Speaking in a televised interview on Sunday, de Montchalin said the collapse of the government would make it “impossible” to pass a budget before the local elections, underscoring the political risks hanging over France’s already-delayed fiscal process. Her comments follow remarks from another cabinet minister suggesting President Emmanuel Macron would dissolve the National Assembly and call snap legislative elections if the government loses a no-confidence vote.
France has been operating under heightened political uncertainty since Macron lost his parliamentary majority, forcing the government to rely on fragile alliances and procedural tools to advance legislation. Budget negotiations for 2026 are already running late, against a backdrop of persistent deficits, rising debt servicing costs and growing scrutiny from ratings agencies and EU fiscal authorities.
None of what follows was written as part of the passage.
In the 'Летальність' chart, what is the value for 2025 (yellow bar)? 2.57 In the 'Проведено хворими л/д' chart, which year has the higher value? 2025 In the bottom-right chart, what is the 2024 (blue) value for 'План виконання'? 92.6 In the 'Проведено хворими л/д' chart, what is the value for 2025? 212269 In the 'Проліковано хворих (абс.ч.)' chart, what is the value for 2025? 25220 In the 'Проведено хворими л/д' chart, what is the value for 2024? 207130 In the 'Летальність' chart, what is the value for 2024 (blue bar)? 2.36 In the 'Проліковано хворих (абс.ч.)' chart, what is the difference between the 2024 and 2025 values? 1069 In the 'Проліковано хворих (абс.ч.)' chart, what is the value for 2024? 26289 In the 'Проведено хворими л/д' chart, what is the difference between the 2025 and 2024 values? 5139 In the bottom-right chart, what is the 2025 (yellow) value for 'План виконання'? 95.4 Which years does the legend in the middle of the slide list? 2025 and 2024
Tensions escalated on Friday after the far-right National Rally and the left-wing France Unbowed jointly called for parliamentary confidence votes tied to opposition to the EU’s Mercosur trade agreement with Latin America. While the trade deal itself is unlikely to be decisive, it has become a political flashpoint for parties seeking to weaken the government.
If the government falls, attention would quickly shift to the risk of snap elections, further delaying fiscal decision-making and complicating France’s commitments to rein in deficits under revised EU budget rules. Municipal elections in March already limit lawmakers’ appetite for tough fiscal choices, increasing the likelihood of a prolonged budget vacuum.
For markets, the renewed political instability raises concerns about France’s fiscal credibility, with implications for OAT spreads, euro sentiment and broader confidence in Europe’s ability to deliver disciplined budget policy amid slowing growth.
Snap election? Given the fractured politics in France it may not resolve anything.